Network partition tolerance describes how a distributed system behaves when the network splits into isolated components that cannot communicate. A partition-tolerant system continues operating on both sides, but this can lead to split-brain: multiple components may make conflicting decisions. The CAP theorem states you cannot have consistency, availability, and partition tolerance together.
You already know from the CAP theorem that a distributed system cannot simultaneously guarantee consistency, availability, and partition tolerance — and that network partitions are not optional failures you can engineer away, but inevitable realities of any system spanning multiple machines. Network partition tolerance is the property that a system continues to function even when the network fragments into groups of nodes that cannot reach each other. The question is not whether partitions happen, but what your system does when they do.
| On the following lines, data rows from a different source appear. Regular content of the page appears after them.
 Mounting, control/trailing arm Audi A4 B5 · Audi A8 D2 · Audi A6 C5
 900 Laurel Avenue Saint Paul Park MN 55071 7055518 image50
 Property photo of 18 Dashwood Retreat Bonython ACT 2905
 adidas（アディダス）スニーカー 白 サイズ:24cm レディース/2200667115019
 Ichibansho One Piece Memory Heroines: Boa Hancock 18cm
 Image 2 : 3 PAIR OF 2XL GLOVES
Imagine a database replicated across two data centers connected by a wide-area link. If that link goes down, each data center can still receive client requests — but neither can coordinate with the other. This is a partition. A partition-tolerant system keeps serving requests on both sides rather than shutting down entirely. But this creates an immediate tension: if both sides accept writes independently, they may make conflicting decisions about the same data. User A updates their profile on side 1, while user B updates the same profile on side 2. When the network heals, the system has two divergent versions with no obvious winner. This is the split-brain problem.
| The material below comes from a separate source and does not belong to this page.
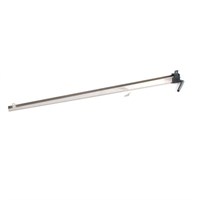Door drip collector [24.01.801]  Начиная с 10/2005 79853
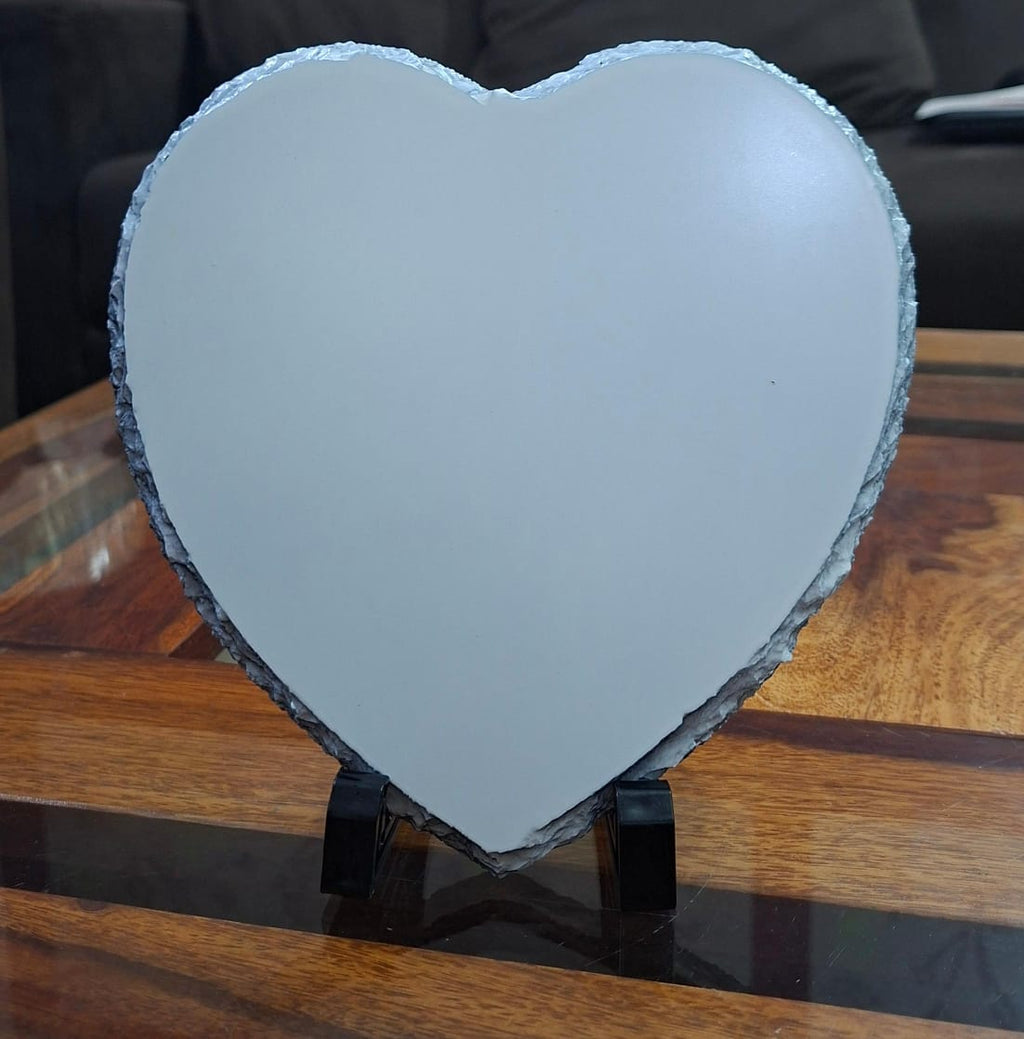 Ceramic Photo Frames- For your loved ones!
Systems handle split-brain through the tradeoff the CAP theorem forces. A CP system (consistency over availability) stops serving requests on the minority side of the partition — it refuses to answer rather than risk inconsistency. ZooKeeper works this way: if a node cannot reach a quorum, it rejects operations. An AP system (availability over consistency) keeps serving on both sides and reconciles conflicts after the partition heals, using techniques like last-writer-wins timestamps or conflict-free replicated data types (CRDTs). Dynamo-style databases take this approach.
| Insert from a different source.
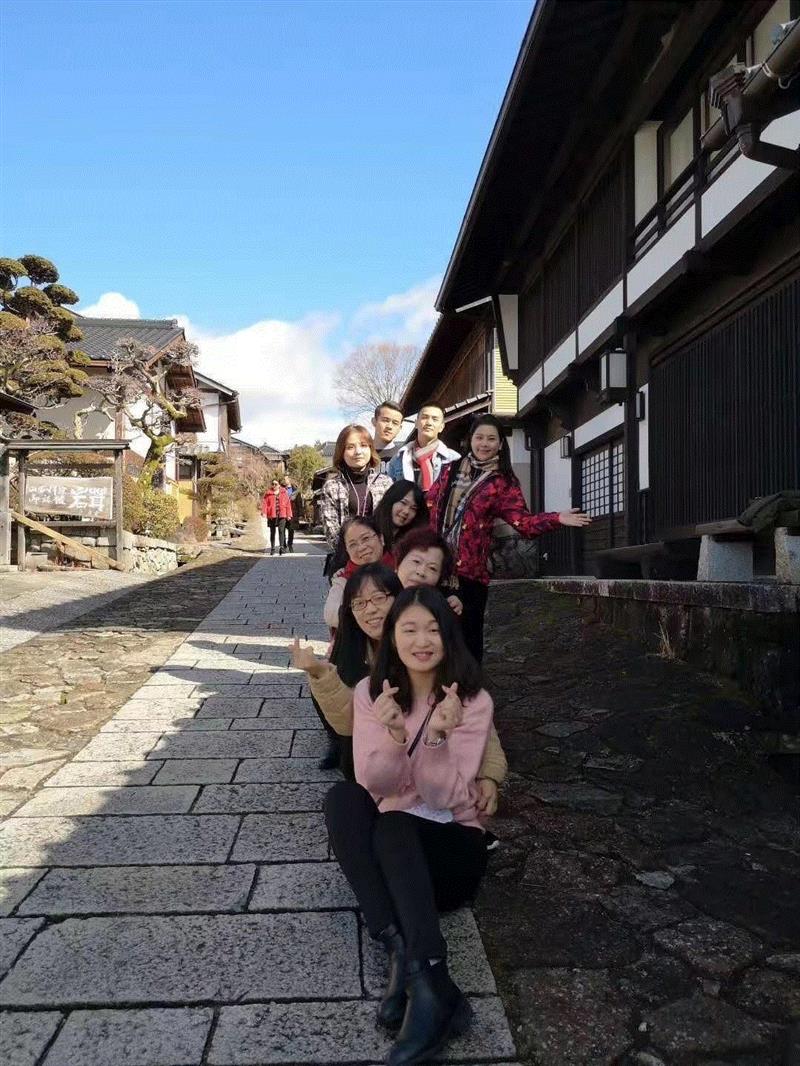 德明发?开工大吉,德明,大吉,文化潮汕博览园六楼,生机,假期,德明发,同仁,工作岗位,作风,措施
The practical challenge is that most real systems need different tradeoffs for different operations. A shopping cart can tolerate temporary inconsistency (merge conflicts later), but a bank balance transfer cannot. This leads to hybrid designs where some paths through the system are CP and others are AP. Understanding partition tolerance means recognizing that the design choice is not a global setting but a per-operation decision about what kind of incorrectness your application can tolerate during the minutes or hours when the network is split.